I’ve been a marathoner for nearly a decade now and while I have had highs and lows throughout what has sometimes seemed to be endless miles – I’d never even considered that I may be doing damage to my cardiovascular system. Running, and aerobic exercise in general, has been shown time and again to have far-reaching health benefits improving not only cardiovascular, glycemic and psychological health, but also reducing risk of many other chronic diseases. Consequently, when a controversial TED talk (see video below) was shared via the e-mail list of the local running club I train with – I was left confused and concerned.

Upon watching this video I had questions. Primarily – have I been doing more harm than good? Have I been setting myself up for serious heart health issues in the future? Is my wife correct when she urges me to visit my physician once a year (probably) – and that my running has not made me bulletproof? My subsequent research has brought me to some distinct conclusions: Yes, my wife is correct and no – running an occasional marathon is probably not bad for me.

Below are several of the resources that lead me to believe I can continue to run without too much fear of decreasing my life expectancy – despite Dr. O’Keefe’s TED Talk warning us about “startling new insights about exercise”.

Runner’s World: Will Running Too Much Kill You? By Alex Hutchinson, PhD  

This article is one of the best arguments I could find online that directly addresses the video above. Runner’s World Sweat Science columnist Alex Hutchinson lays out why O’Keefe’s conclusions may be premature and how his TED Talk is an overstatement of the facts and doesn’t address, and in some cases completely disregards or confuses confounding and mediating variables.

Hutchinson concludes, as I ultimately did, that the best way for runners to predict future heart and cardiovascular issues is the same for non-runners – monitoring risk factors such as family history, diet, and age.
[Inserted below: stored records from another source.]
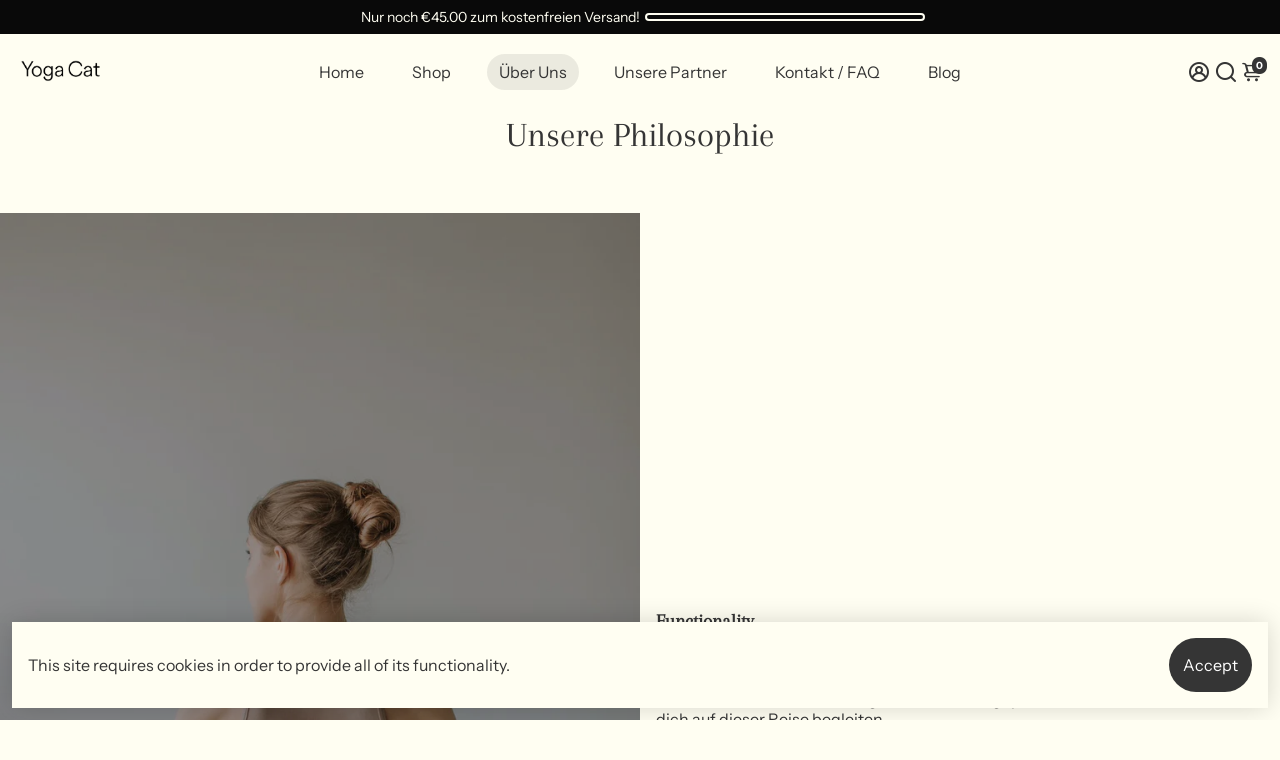

--- FILE ---
content_type: application/javascript; charset=utf-8
request_url: https://analyzely.gropulse.com/get_script?shop=yogacat-store.myshopify.com
body_size: -107
content:

  (function(){
    if (location.pathname.includes('/thank_you') || location.pathname.includes('/thank-you')) {
      var script = document.createElement("script");
      script.type = "text/javascript";
      script.src = "https://analyzely.gropulse.com/get_purchase_page_script?shop=yogacat-store.myshopify.com";
      document.getElementsByTagName("head")[0].appendChild(script);
    }
  })();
Runner’s World: Heart Risk? Marathoners Have Increased Artery Plaque, By Amby Burfoot  

Former Boston Marathon champ and Editor at Large for Runner’s World, Amby Burfoot, has addressed this topic in response to a study published earlier this year in Missouri Medicine. The cover page of the study claims “Marathons In the Long Run Not Heart Healthy”, but Burfoot’s interview with Co-author William Roberts reveals that he’d “rather be a marathoner than one of the sedentary guys.”

AHA: Exercise and Physical Activity in the Prevention and Treatment of Atherosclerotic Cardiovascular Disease 

The American Heart Association’s Scientific Statement, which cites scores of peer reviewed journal articles, concludes: “This evidence supports the recommendation from the Centers for Disease Control and Prevention (CDC) and the American College of Sports Medicine (ACSM) that individuals should engage in 30 minutes or more of moderate-intensity physical activity on most (preferably all) days of the week.”

One point Hutchinson makes in his Will Running Too Much Kill You? piece that I must concede to being guilty of is reasoning that since I just ran 20 miles, I can eat whatever I want. (check out: Why Runners Can’t Eat Whatever They Want) On numerous occasions I’ve boasted that my runs are simply my way of earning my next trip to the local burger joint.

Is there such a thing as running too much? Of course – there is a limit to just about everything. But suggesting the upward limit of running begins at 10mi per week seems disingenuous. If anything is clear in most of the recent literature it’s that running does not make one bulletproof. It’s not clear, and I believe unlikely, that the actual act of running directly causes people to develop heart disease. Instead, perhaps it’s only the very top tenth of a percent of high-volume runners (logging 120+ miles/week) who may be overloading their systems in the long term. Meanwhile, mere mortals who run 30, 40, or 50 miles per week need to be just as mindful, if not more so, of what we eat – since we are often eating more than most couch-potatoes in order to fuel our running ways – and allow for proper recovery after especially hard workouts and races.